• **Work to complete**: Please produce an exact transcription of the lines from the one containing "golden什么意思中文怎么读" through the last line of the entries, leaving out every picture.

··· Dataset extract

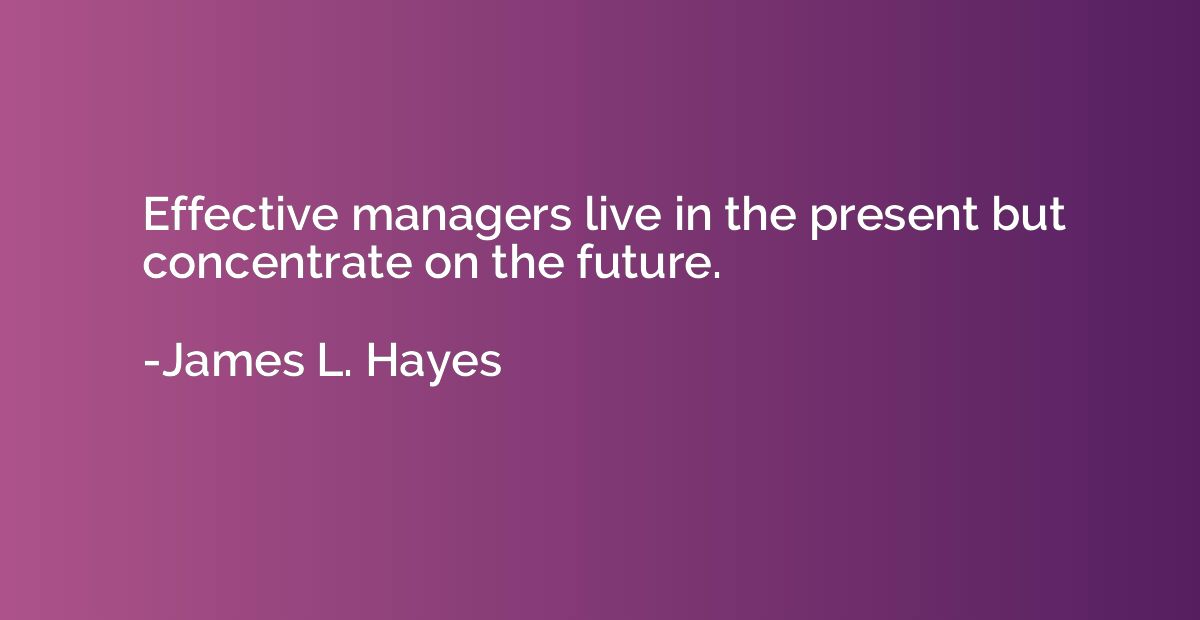 Effective managers live in the present but concentrate on th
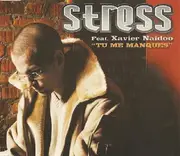 CD Single - Stress Feat. Xavier Naidoo - Tu Me Manques
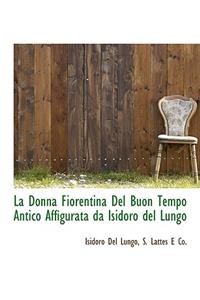 La Donna Fiorentina del Buon Tempo Antico Affigurata Da Isidoro del Lungo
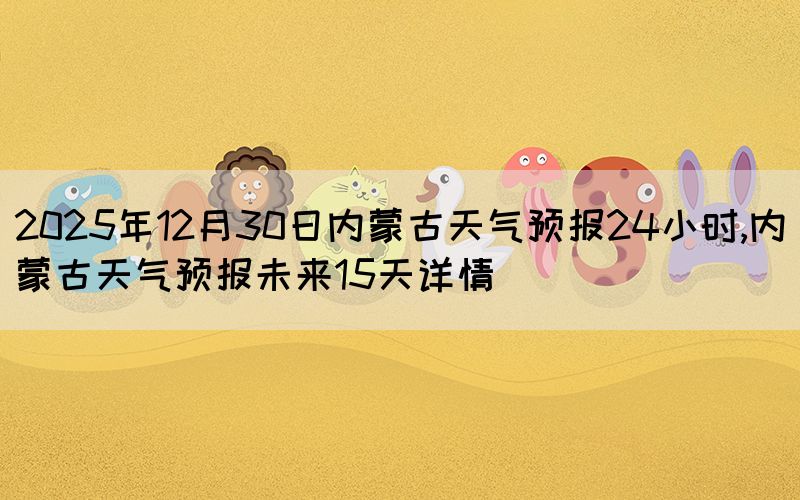 2025年12月30日內(nèi)蒙古天氣預(yù)報(bào)24小時(shí),內(nèi)蒙古天氣預(yù)報(bào)未來(lái)15天詳情
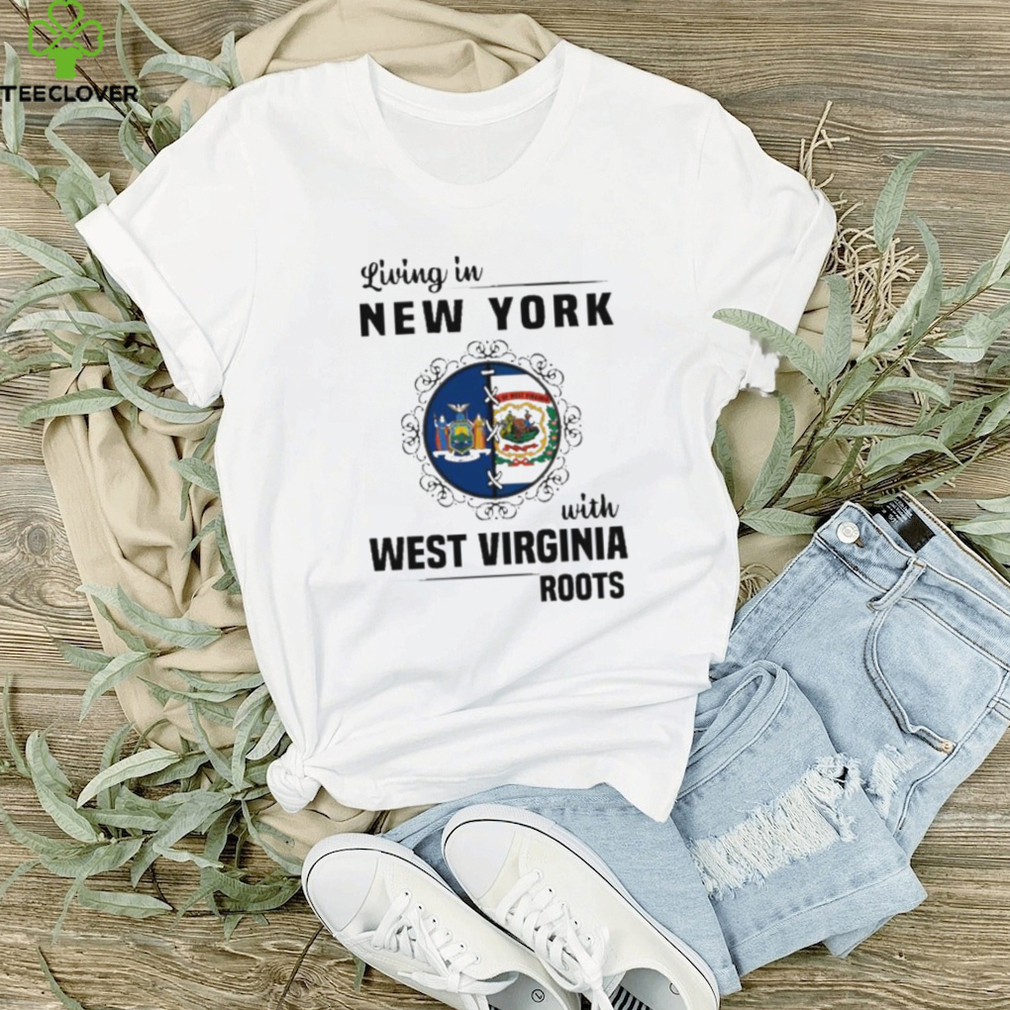 Living in New York with West Virginia Roots shirt Living in New York with West Virginia Roots shirt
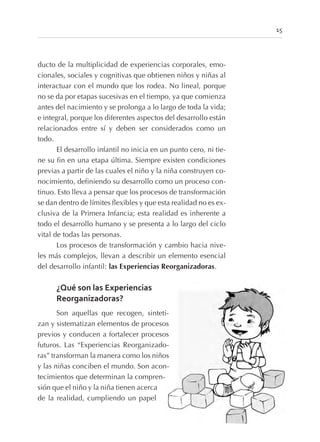 ducto de la multiplicidad de experiencias corporales, emo-
cionales, sociales y cognitivas que obtienen niños y niñas al
interactuar con el mundo que los rodea. No lineal, porque
no se da por etapas sucesivas en el tiempo, ya que comienza
antes del nacimiento y se prolonga a lo largo de toda la vida;
e integral, porque los diferentes aspectos del desarrollo están
relacionados entre sí y deben ser considerados como un
todo.
El desarrollo infantil no inicia en un punto cero, ni tie-
ne su fin en una etapa última. Siempre existen condiciones
previas a partir de las cuales el niño y la niña construyen co-
nocimiento, definiendo su desarrollo como un proceso con-
tinuo. Esto lleva a pensar que los procesos de transformación
se dan dentro de límites flexibles y que esta realidad no es ex-
clusiva de la Primera Infancia; esta realidad es inherente a
todo el desarrollo humano y se presenta a lo largo del ciclo
vital de todas las personas.
Los procesos de transformación y cambio hacia nive-
les más complejos, llevan a describir un elemento esencial
del desarrollo infantil: las Experiencias Reorganizadoras.
¿Qué son las Experiencias
Reorganizadoras?
Son aquellas que recogen, sinteti-
zan y sistematizan elementos de procesos
previos y conducen a fortalecer procesos
futuros. Las “Experiencias Reorganizado-
ras” transforman la manera como los niños
y las niñas conciben el mundo. Son acon-
tecimientos que determinan la compren-
sión que el niño y la niña tienen acerca
de la realidad, cumpliendo un papel
15
 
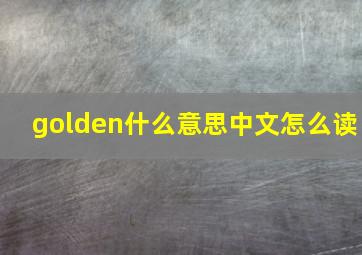 golden什么意思中文怎么读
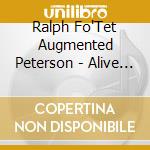 Ralph Fo'Tet Augmented Peterson - Alive At Firehouse Vol. 2: Fo N Mo cd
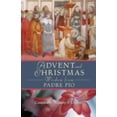 thumbnail image 1 of Pre-Owned Advent and Christmas Wisdom from Padre Pio: Daily Scripture and Prayers Together with Saint Pio of Pietrelcina's Own Words (Paperback) 0764813390 9780764813399, 1 of 1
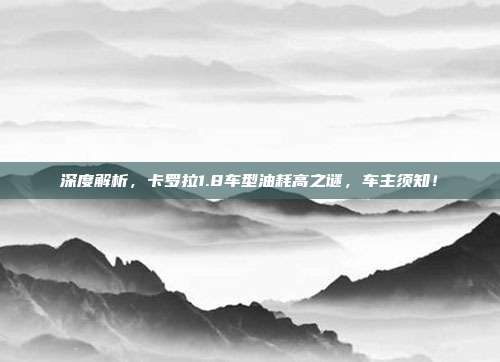 深度解析，卡罗拉1.8车型油耗高之谜，车主须知！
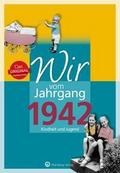 Wir vom Jahrgang 1942 - Kindheit und Jugend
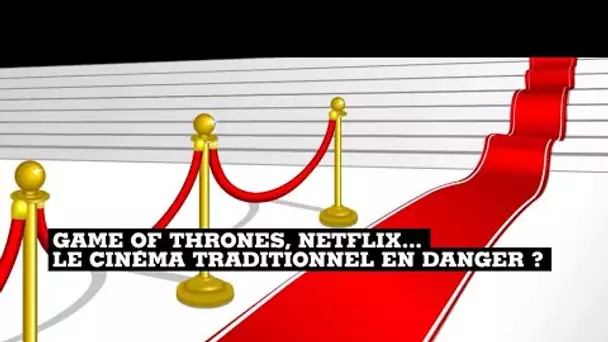 Game of Thrones, Netflix... des menaces pour le cinéma traditionnel ?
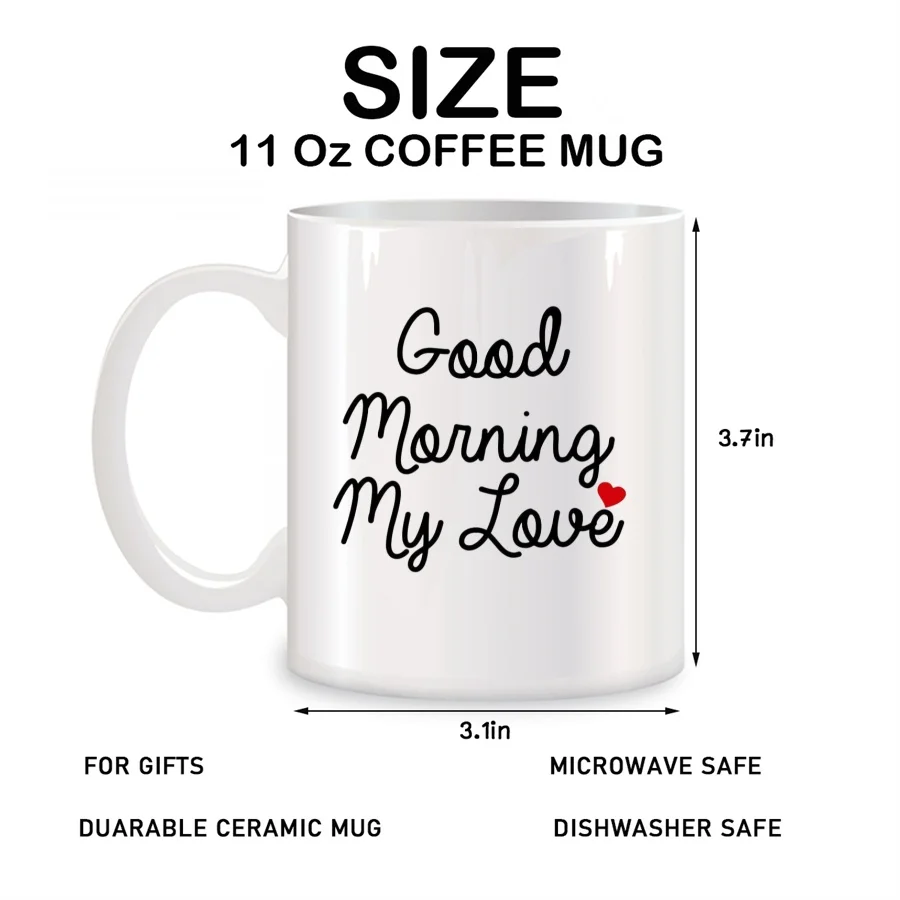 Good Morning My Love Mugs For Wife Girlfriend Friends Husband Birthday Gifts Novelty Coffee Ceramic Tea Cups White 11 oz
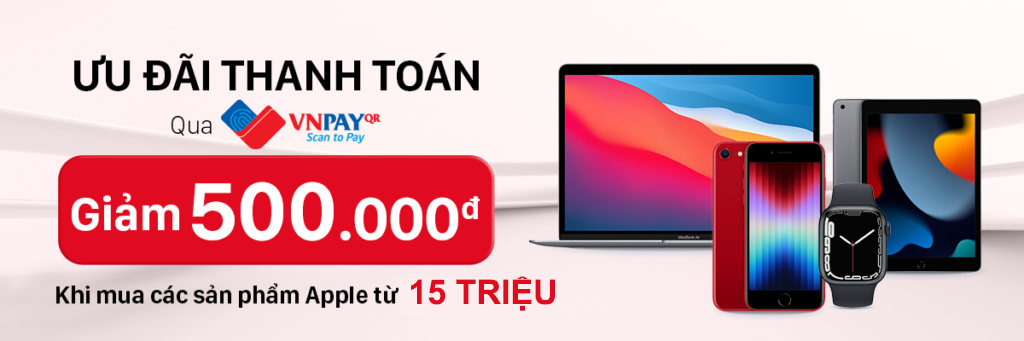 ƯU ĐÃI 500.000Đ KHI THANH TOÁN QUA VNPAY - Clickbuy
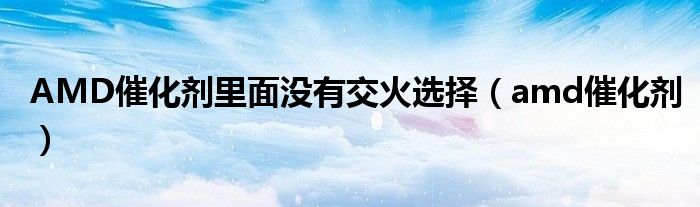 AMD催化剂里面没有交火选择【amd催化剂】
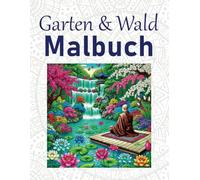 Garten & Wald Malbuch: Einfaches Malbuch verschiedener Garten- & Wald-Motive zum Ausmalen für Erwachsene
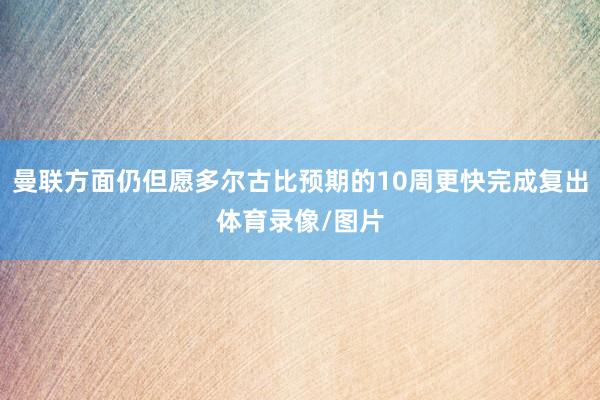 曼联方面仍但愿多尔古比预期的10周更快完成复出体育录像/图片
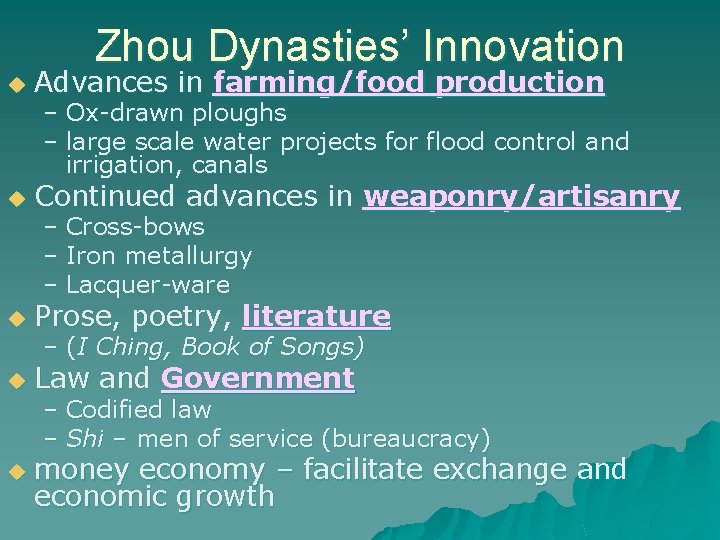 Zhou Dynasties’ Innovation u Advances in farming/food production u Continued advances in weaponry/artisanry u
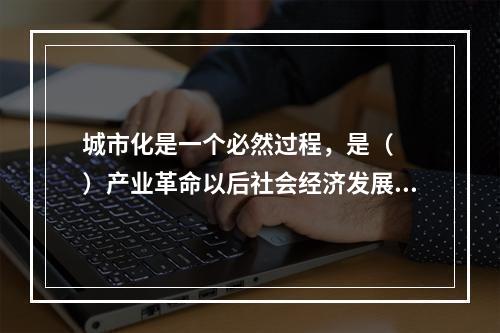 城市化是一个必然过程，是（　　）产业革命以后社会经济发展的世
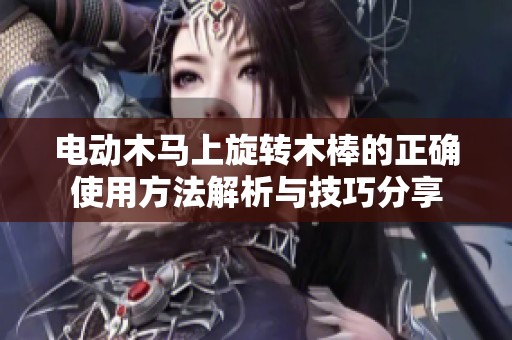 电动木马上旋转木棒的正确使用方法解析与技巧分享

······

• **Exercise result**:
 golden什么意思中文怎么读
 Ralph Fo'Tet Augmented Peterson - Alive At Firehouse Vol. 2: Fo N Mo cd
 thumbnail image 1 of Pre-Owned Advent and Christmas Wisdom from Padre Pio: Daily Scripture and Prayers Together with Saint Pio of Pietrelcina's Own Words (Paperback) 0764813390 9780764813399, 1 of 1
 深度解析，卡罗拉1.8车型油耗高之谜，车主须知！
 Wir vom Jahrgang 1942 - Kindheit und Jugend
 Game of Thrones, Netflix... des menaces pour le cinéma traditionnel ?
 Good Morning My Love Mugs For Wife Girlfriend Friends Husband Birthday Gifts Novelty Coffee Ceramic Tea Cups White 11 oz
 ƯU ĐÃI 500.000Đ KHI THANH TOÁN QUA VNPAY - Clickbuy
 AMD催化剂里面没有交火选择【amd催化剂】
 Garten & Wald Malbuch: Einfaches Malbuch verschiedener Garten- & Wald-Motive zum Ausmalen für Erwachsene
 曼联方面仍但愿多尔古比预期的10周更快完成复出体育录像/图片
 Zhou Dynasties’ Innovation u Advances in farming/food production u Continued advances in weaponry/artisanry u
 城市化是一个必然过程，是（　　）产业革命以后社会经济发展的世
 电动木马上旋转木棒的正确使用方法解析与技巧分享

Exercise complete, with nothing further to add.